Genau diese Reihenfolge ist ungünstig, denn ich möchte, dass das PopupMenü nach dem Erweitern offen bleibt. Ein showPopup() in der Ereignisbehandlung bringt also nichts, und PopupListener.popupMenuWillBecomeInvisible(e) bietet auch keine cancel()-Methode.

Wie kann ich das Menü offen lassen?

*Hinweis:* JComboBox erweitern und die Methode hidePopup() überschreiben ist ein Weg, aber gibt es auch eine andere Möglichkeit, sodass ich eine normale JComboBox nur mit Model (und Renderer) bereichern muss?

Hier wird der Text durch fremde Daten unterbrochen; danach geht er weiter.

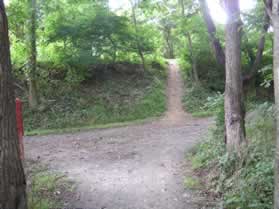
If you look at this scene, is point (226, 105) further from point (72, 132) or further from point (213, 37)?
point (72, 132)

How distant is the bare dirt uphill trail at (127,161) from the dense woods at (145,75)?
25.1 inches

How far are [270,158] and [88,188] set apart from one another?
2935 mm

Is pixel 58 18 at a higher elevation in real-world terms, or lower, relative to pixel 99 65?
higher

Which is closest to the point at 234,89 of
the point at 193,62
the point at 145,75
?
the point at 145,75

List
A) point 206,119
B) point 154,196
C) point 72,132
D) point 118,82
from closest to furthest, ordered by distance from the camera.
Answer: point 154,196 → point 72,132 → point 206,119 → point 118,82

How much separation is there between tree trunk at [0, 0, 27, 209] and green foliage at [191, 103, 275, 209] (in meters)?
2.63

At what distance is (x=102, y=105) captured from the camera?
13125 millimetres

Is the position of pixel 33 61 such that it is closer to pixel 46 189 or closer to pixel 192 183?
pixel 46 189

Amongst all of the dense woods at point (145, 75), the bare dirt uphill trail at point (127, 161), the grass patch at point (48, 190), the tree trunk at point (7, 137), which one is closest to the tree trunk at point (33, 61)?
the dense woods at point (145, 75)

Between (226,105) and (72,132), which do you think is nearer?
(226,105)

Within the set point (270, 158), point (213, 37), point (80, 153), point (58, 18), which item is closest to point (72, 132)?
point (80, 153)

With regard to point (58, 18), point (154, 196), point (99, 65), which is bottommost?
point (154, 196)

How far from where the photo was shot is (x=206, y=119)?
39.3ft

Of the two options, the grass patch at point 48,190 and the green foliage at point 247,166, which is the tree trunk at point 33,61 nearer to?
the grass patch at point 48,190
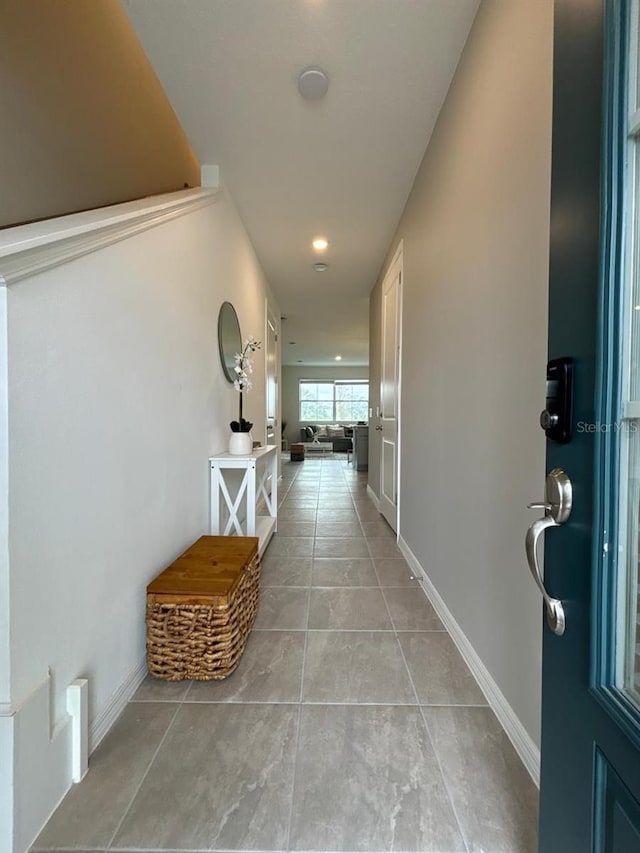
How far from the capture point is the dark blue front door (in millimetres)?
490

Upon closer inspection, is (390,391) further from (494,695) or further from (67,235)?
(67,235)

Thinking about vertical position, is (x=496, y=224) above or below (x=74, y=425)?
above

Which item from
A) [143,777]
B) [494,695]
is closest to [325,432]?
[494,695]

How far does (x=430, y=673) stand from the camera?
148cm

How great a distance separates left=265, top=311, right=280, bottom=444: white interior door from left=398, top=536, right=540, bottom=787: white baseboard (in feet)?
9.66

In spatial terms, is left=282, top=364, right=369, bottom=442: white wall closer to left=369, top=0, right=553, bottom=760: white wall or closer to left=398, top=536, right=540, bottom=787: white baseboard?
left=369, top=0, right=553, bottom=760: white wall

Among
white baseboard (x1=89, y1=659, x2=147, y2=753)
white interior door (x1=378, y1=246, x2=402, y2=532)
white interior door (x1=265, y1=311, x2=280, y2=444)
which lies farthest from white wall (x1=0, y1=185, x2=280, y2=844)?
white interior door (x1=265, y1=311, x2=280, y2=444)

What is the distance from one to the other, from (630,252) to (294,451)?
29.0 ft

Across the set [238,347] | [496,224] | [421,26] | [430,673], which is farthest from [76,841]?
[421,26]

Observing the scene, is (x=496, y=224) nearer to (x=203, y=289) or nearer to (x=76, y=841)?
(x=203, y=289)

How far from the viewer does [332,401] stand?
12.6 m

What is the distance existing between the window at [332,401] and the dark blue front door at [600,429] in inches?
471

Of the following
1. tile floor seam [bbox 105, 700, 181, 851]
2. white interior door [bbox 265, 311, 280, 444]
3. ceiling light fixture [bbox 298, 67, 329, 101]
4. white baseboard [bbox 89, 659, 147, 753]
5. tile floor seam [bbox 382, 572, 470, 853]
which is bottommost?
tile floor seam [bbox 382, 572, 470, 853]

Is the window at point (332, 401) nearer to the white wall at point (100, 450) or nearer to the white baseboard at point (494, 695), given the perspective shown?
the white wall at point (100, 450)
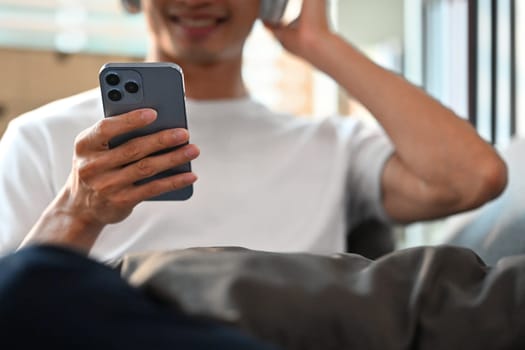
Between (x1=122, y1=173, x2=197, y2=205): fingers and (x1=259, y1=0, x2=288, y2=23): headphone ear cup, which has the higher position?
(x1=259, y1=0, x2=288, y2=23): headphone ear cup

*P.S.* Ich würde bei Interesse auch den Quelltext hier reinstellen, wenn das Problem gelöst wird. ;-)


----------



## André Uhres (25. Feb 2006)

Eine JComboBox zeigt immer alle Zeilen an. 
Wo ist das Problem ?


----------



## Ralf Ueberfuhr (25. Feb 2006)

Ja eben, sie soll es aber zunächst nicht. So sieht sie aus:







Wenn ich nun unten auf "Alle anzeigen" klicke, erweitert sich die Auswahl, aber das Menü geht eben zu. Und genau das will ich verhindern.


----------



## Illuvatar (25. Feb 2006)

Wieso nimmst du nicht das hidePopup überschreiben? Wäre doch auch ganz im Sinne der OOP


----------



## Ralf Ueberfuhr (25. Feb 2006)

masseur81 hat gesagt.:
			
		

> *Hinweis:* JComboBox erweitern und die Methode hidePopup() überschreiben ist ein Weg, aber gibt es auch eine andere Möglichkeit, sodass ich eine normale JComboBox nur mit Model (und Renderer) bereichern muss?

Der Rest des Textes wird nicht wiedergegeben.